The Irony of Being Eric Cantor
Eric Cantor chickened out of a public appearance at the Wharton School, afraid to share his views with the 99% he so assiduously screws over. Fortunately his speech was given to The Daily Pennsylvanian, which shared it here. No wonder Eric wanted to say this crap to a selected audience that wouldn’t laugh out loud, complying with the social rule that speakers should be given that small measure of respect.
I am especially taken by this:
Recently I was asked, “What does your party say to that 9-year-old, inner city kid scared to death, growing up in a life of poverty? What can you do for that little girl?”
Well, we know there are no easy answers. But I believe that child needs a hand up to help her climb the ladder of success in our country. She needs the advantages of a solid family around her and a community that encourages her to learn and work hard. She needs some semblance of stability. She also needs some guarantees. She needs to know that the rules are the same for everybody. That although she may have to work harder than many of us, she needs to know that she has a fair shot at making it in this country.
That’s it. He has nothing to offer this child. No hand up. No solid family. No caring community. No semblance of stability. No guarantees. No society that enforces the laws equally.
Cantor doesn’t see any irony in calling this the statement that the Republicans have a solution. They don’t. They religiously (word chosen for precision) oppose anything that smacks of helping people up, helping families, helping communities, providing stability, providing guarantees and enforcing the law, or as Ron Paul would call it, the libertarian paradise.
Oh wait, here it is. Our 9 year old is supposed to start a small business. Or work for one (Eric wants to repeal the Child Labor Laws?). For Eric, everyone isn’t just above average, we are all Steve Jobs! Eric is willing to ask the rich to hold out a hand to the few who want to start these small businesses. Now there’s a concession.
But here is a real irony. One of Eric’s speech writers seems to have found a quote from Victor Frankl. Suggestion: don’t just mention it, read Man’s Search For Meaning.

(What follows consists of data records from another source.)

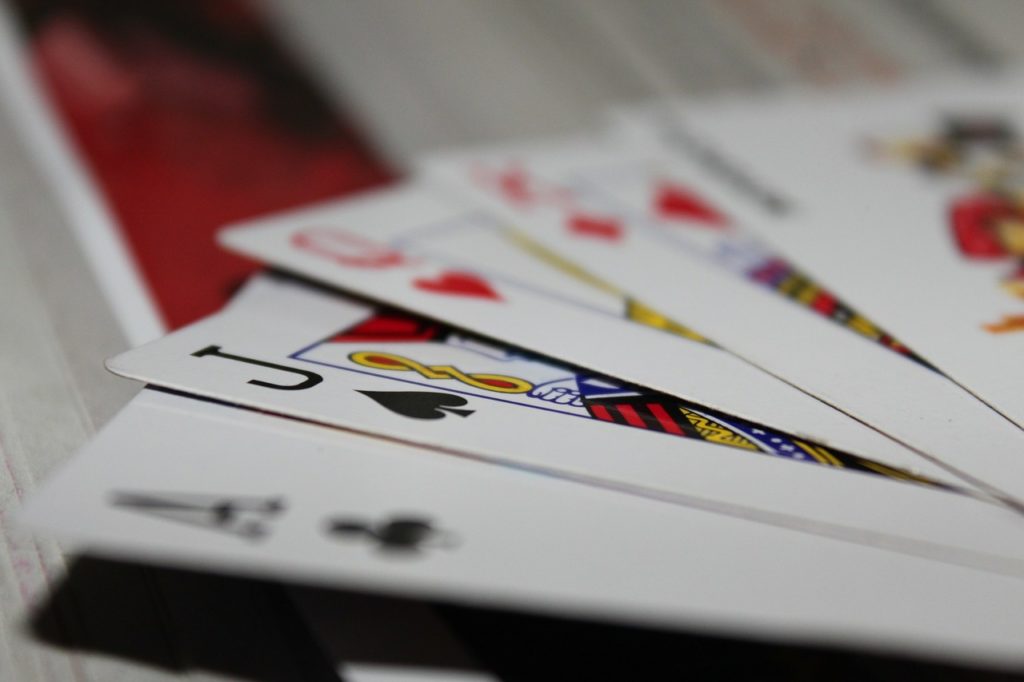 Best Online Blackjack Sites in Canada 2020 53 blackjack game 1 Best Online Blackjack Sites in Canada 2020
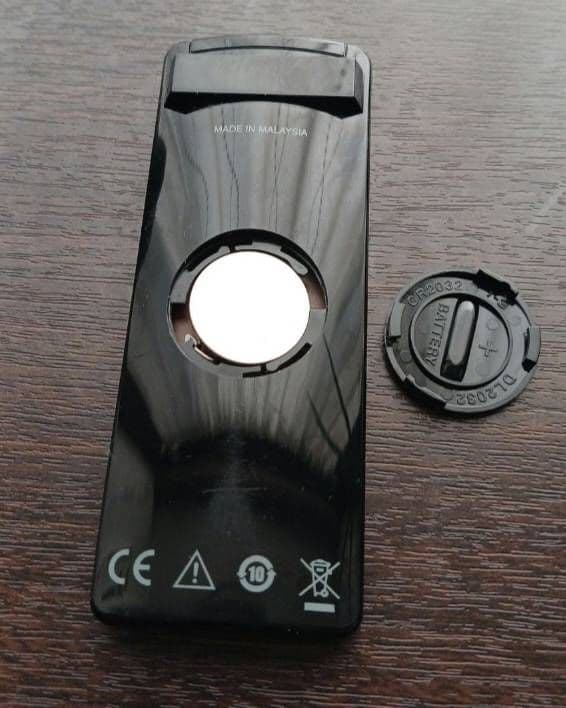 Bose soloTV Speaker テレビスピーカー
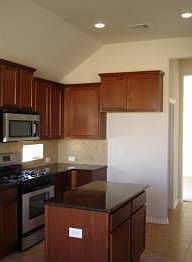 3rd image of 19909 Damrich Ct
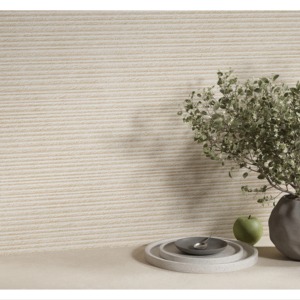 กระเบื้องพอร์ซเลนสีดำด้านพรีเมียม ขนาด 600x1200 มม. ผิวเซรามิกเคลือบเงาเรียบ ทนทาน กันลื่น ป้องกันการสึกหรอ เหมาะสำหรับห้องโถงและห้องน้ำ - Product Image 1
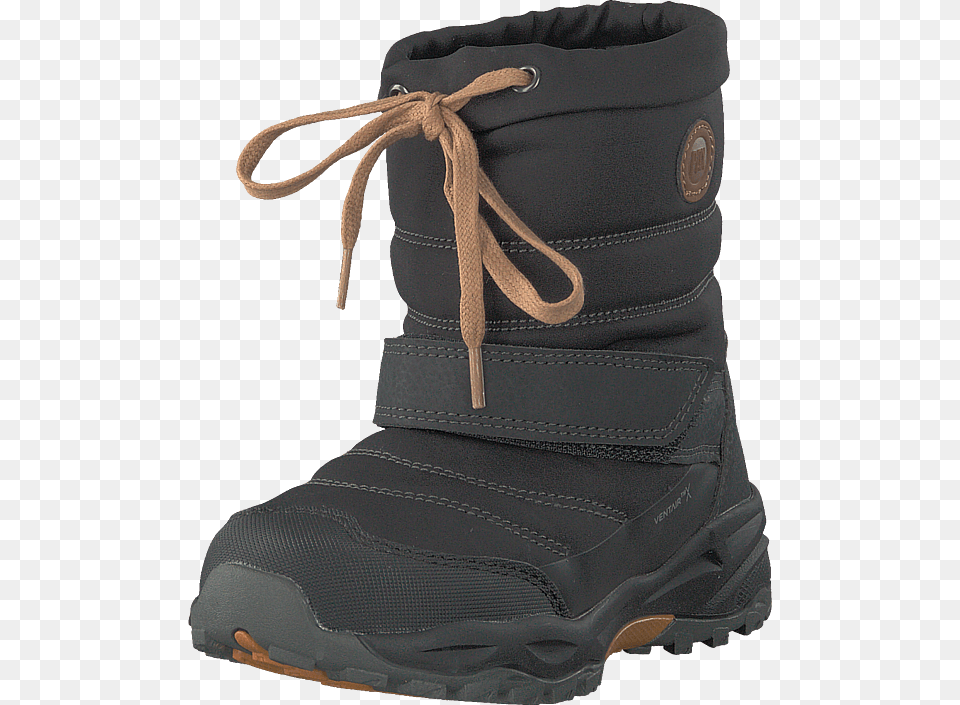 Snow Boot, Clothing, Footwear, Shoe Free Transparent Png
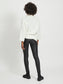 VICOMMIT Pants - Black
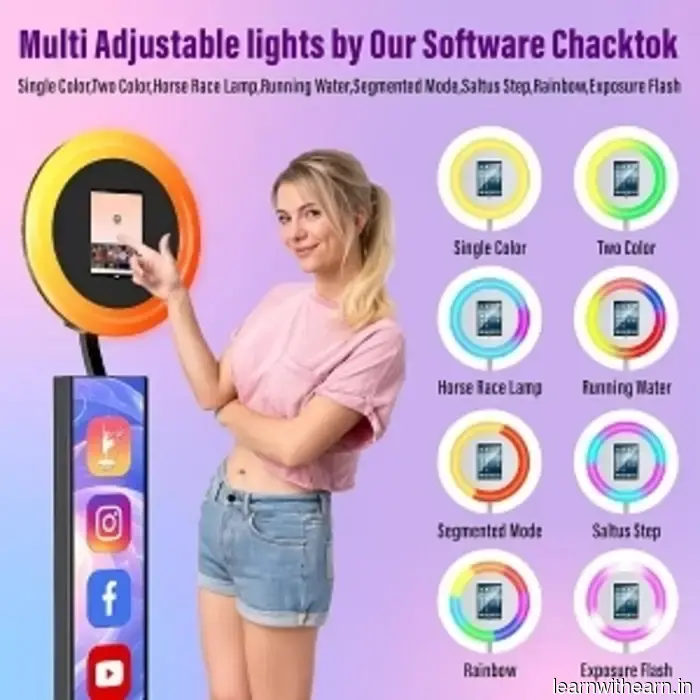 15 Items You Can Purchase on Amazon to Generate Income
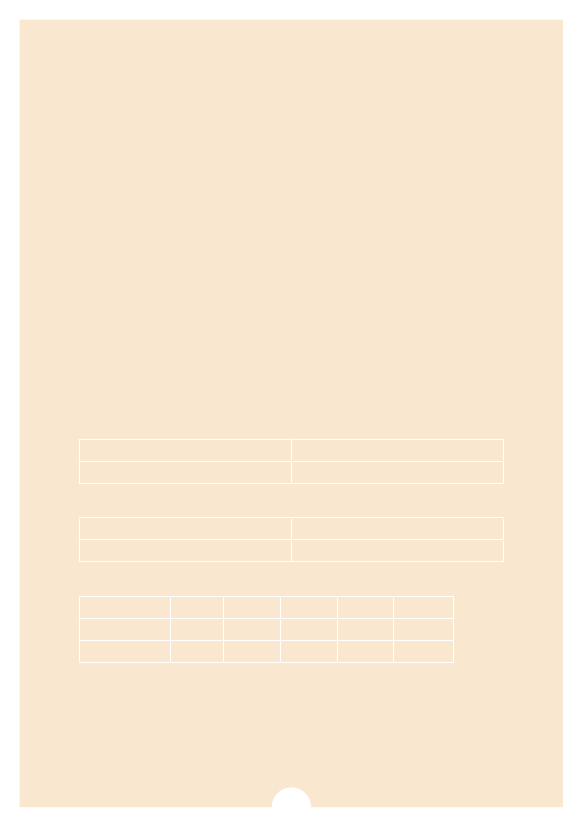 1809962_0103.png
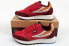 Buty sportowe Fila Run Formation [298.33065]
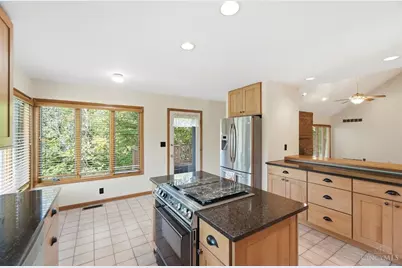 3653 Powner Road, Green Township, OH 45248 - Photo 16
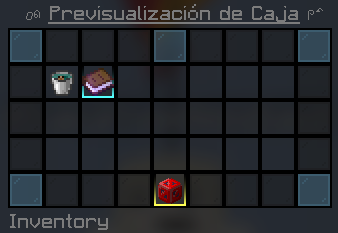 9a8449c8a2a89cf2f8edf93d743467e6406c857b.png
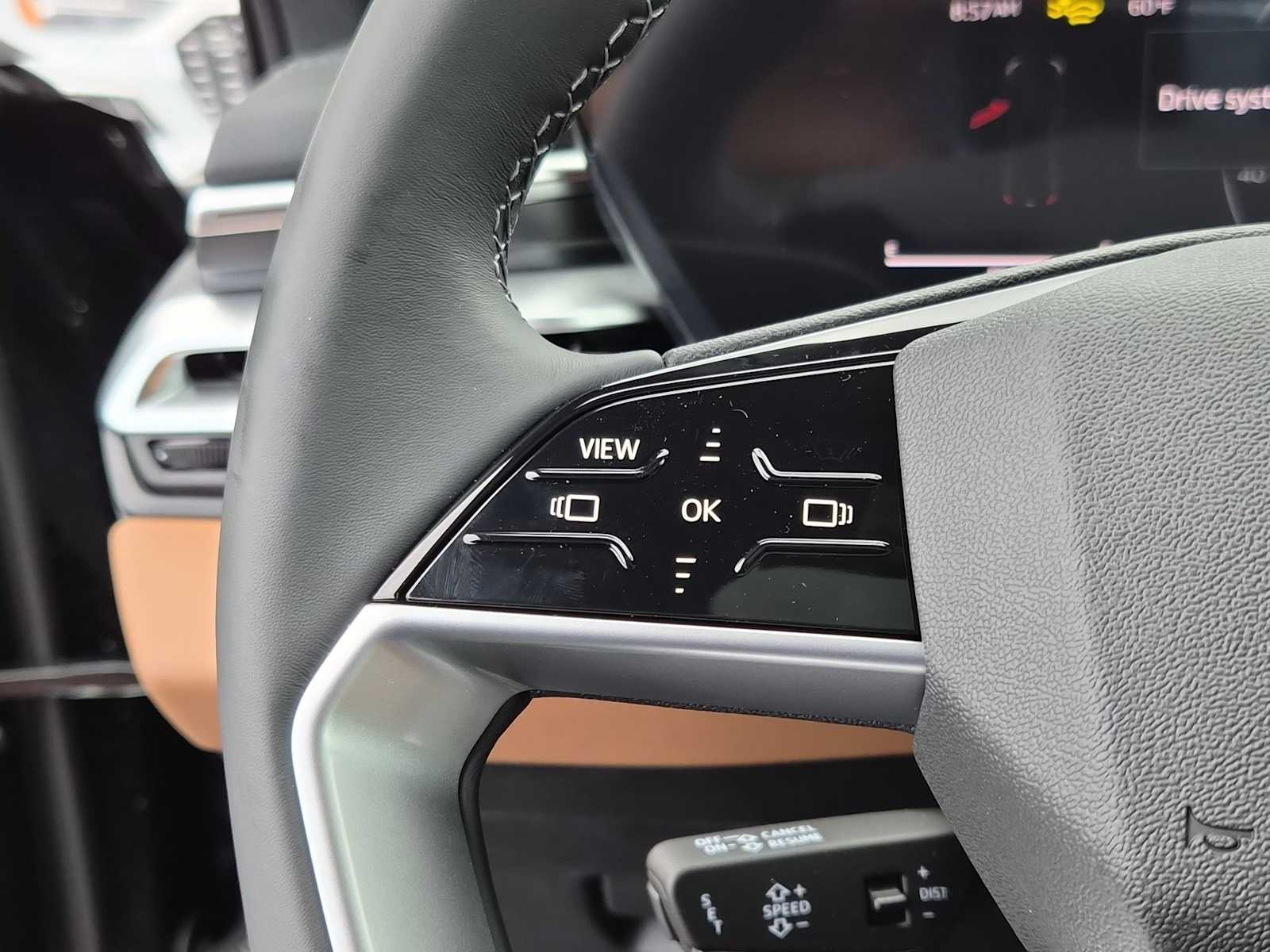 Thumbnail: 2025 Audi A5 - 19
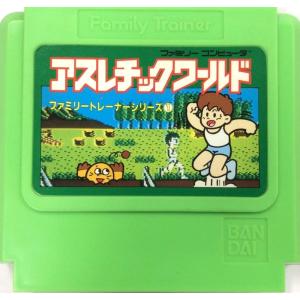 任天堂（Nintendo） ファミコン寺尾のどすこい大相撲 ファミリー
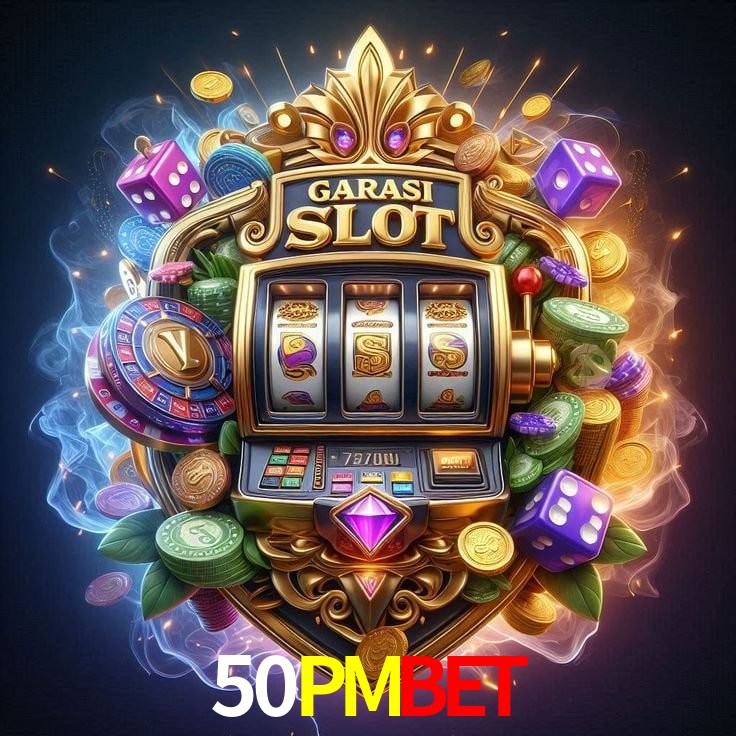 Segurança 2FA 50PMBET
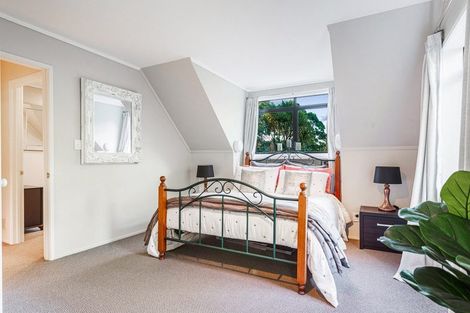 Photo of property in 190 Lonely Track Road, Dairy Flat, 0632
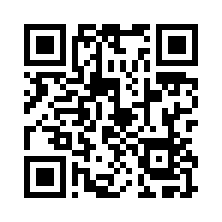 QR Code for 1NQCL47fFYAz7iTiNVcWTNN5Fdo2WtjdgP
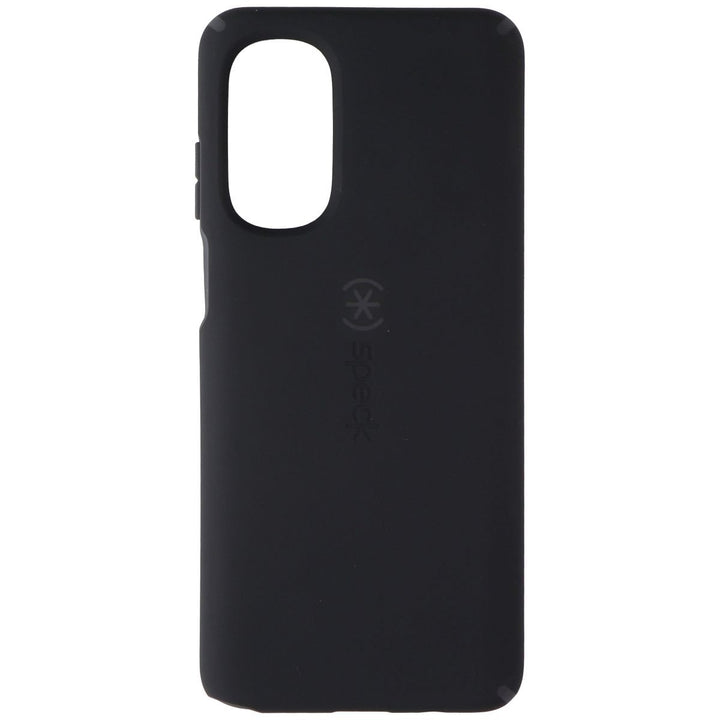 Speck ImpactHero Series Case for Motorola Moto G Stylus 5G (2022) - Black/Grey Image 2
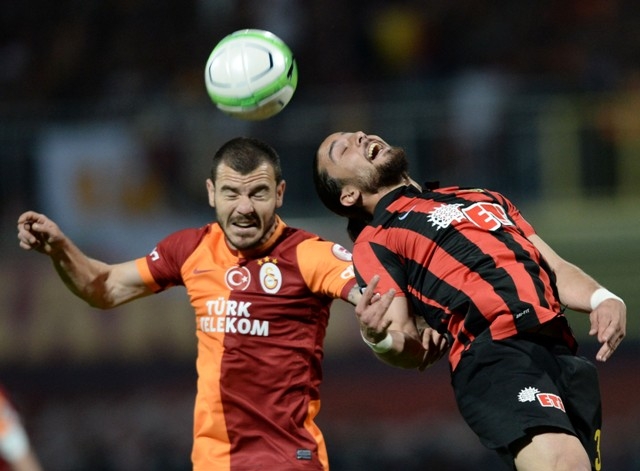 KUPA KONYA'DA SAHİBİNİ BULDU (TÜM DETAYLAR) 102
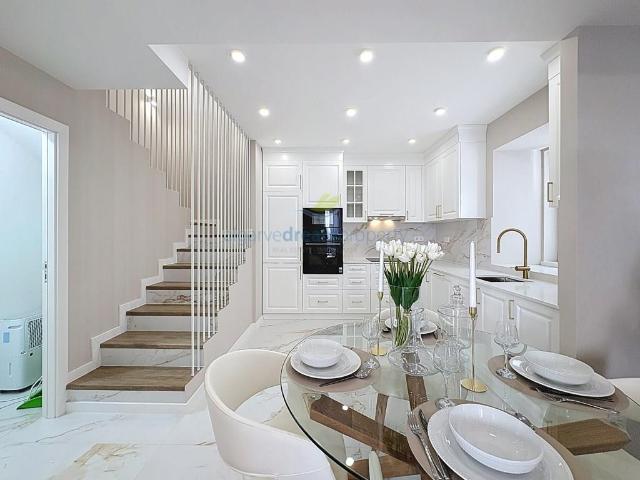 Vivenda venda em Lagoa, Faro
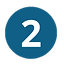 2-Jan-18-2024-03-07-18-8505-PM 2-Jan-18-2024-03-07-18-8505-PM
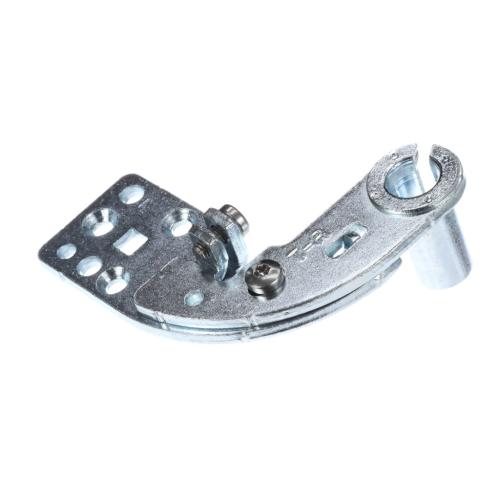 Bosch 10007047 DOOR HINGE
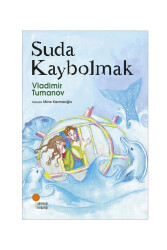 Günışığı / Suda Kaybolmak - 1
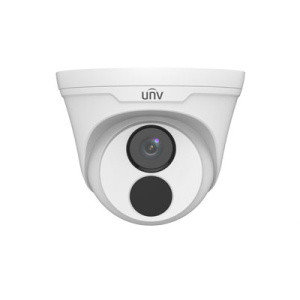 Купольная IP камера Uniview IPC3612LB-SF40-A, фото 2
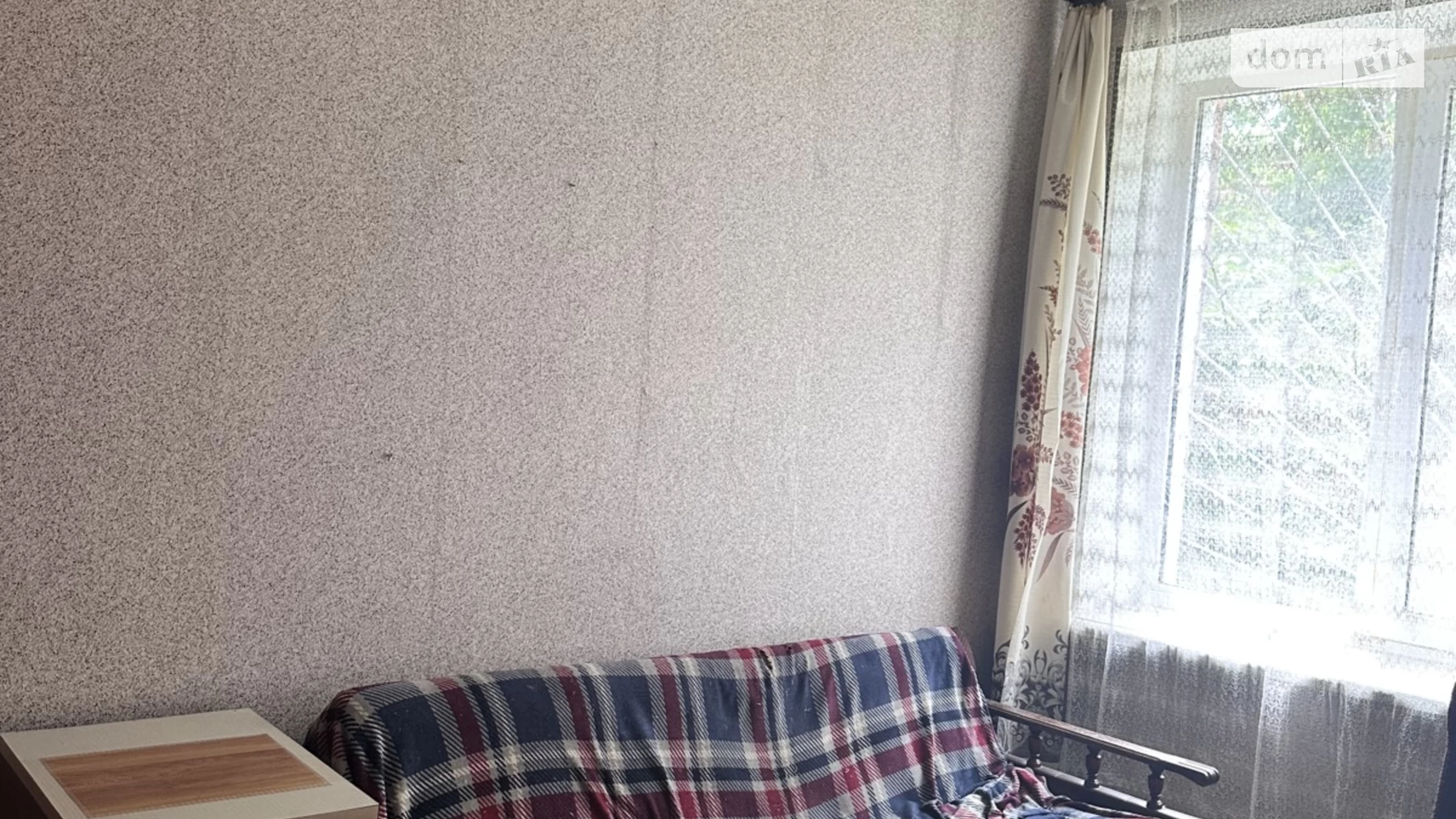 Продается 1-комнатная квартира 22 кв. м в Хмельницком, ул. Болбочана Петра - фото 5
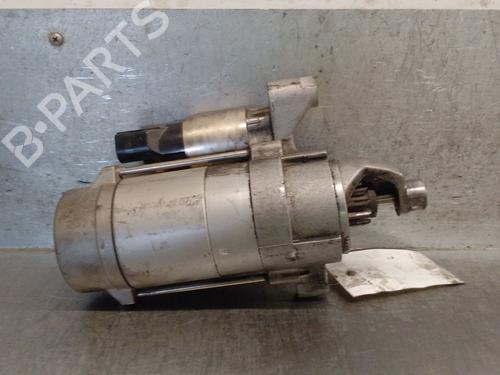 Starter AUDI A7 Sportback (4GA, 4GF) 3.0 TDI quattro | BP36050987M8 - Image 3
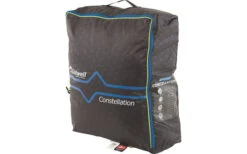 Saco De Dormir Con Manta Outwell Constellation L -Outwell 317109 2138163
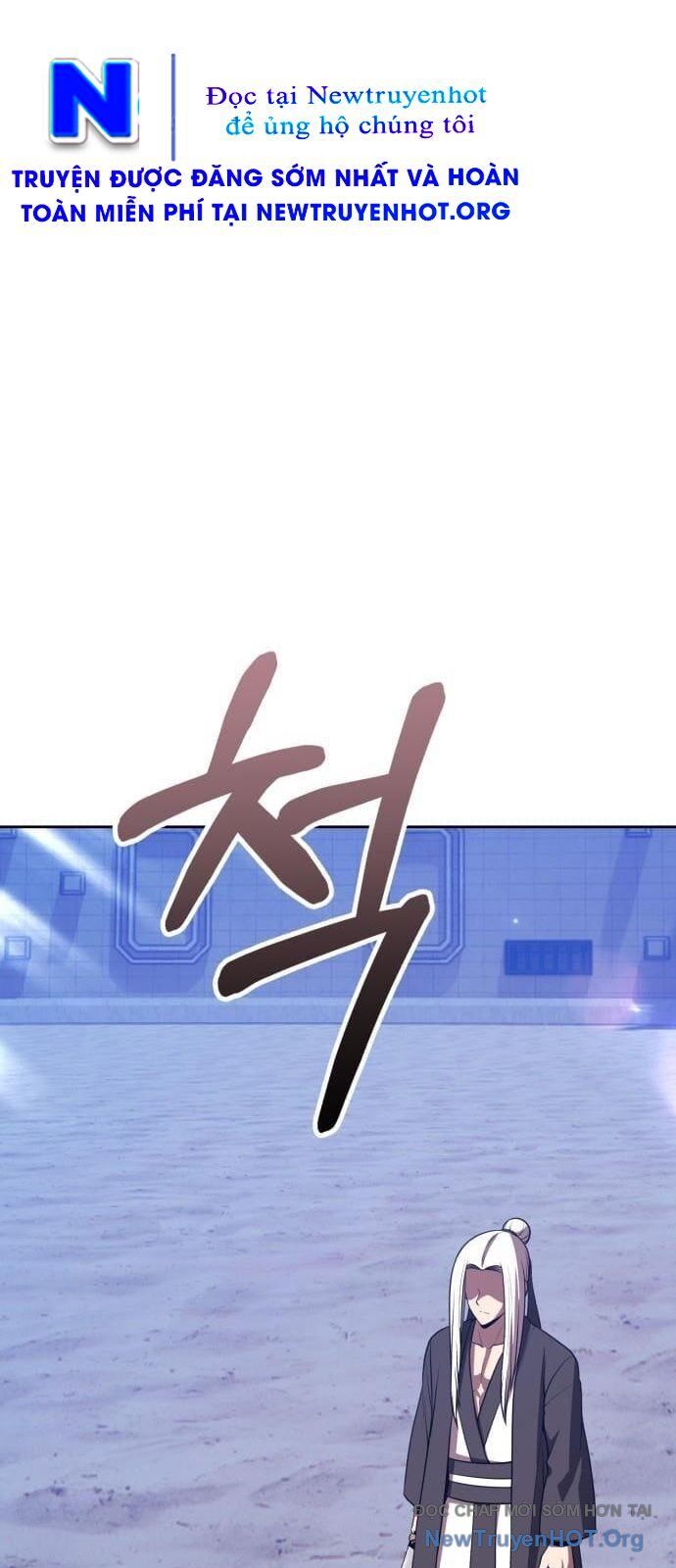 Chapter 128 trang 257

It doesn’t have a single mention of small business, but it does offer a solution to the existential crisis which Eric doesn’t know exists, because in his bubblicious world, there are no such crises, only moral certainties. And economic certainties.
I’d love to see him deliver this speech at one of those CNN-Teaparty Clown Show debates. The crowd screams and hollers in pain and bewilderment: their leader Eric betrays them and favors helping a few of THEM. Mitt Romney accuses him of helping Hispanics go to schools. Rick Perry accuses him of being soft on crime (What? No executions?). Michelle Bachmann slips in a reminder about the Apocalypse, the ultimate in taking sides. And Ron Paul does a spit take: this isn’t the government’s problem, it’s hers.
Oh, the irony of being soft on poverty in the remorseless Republican horror show.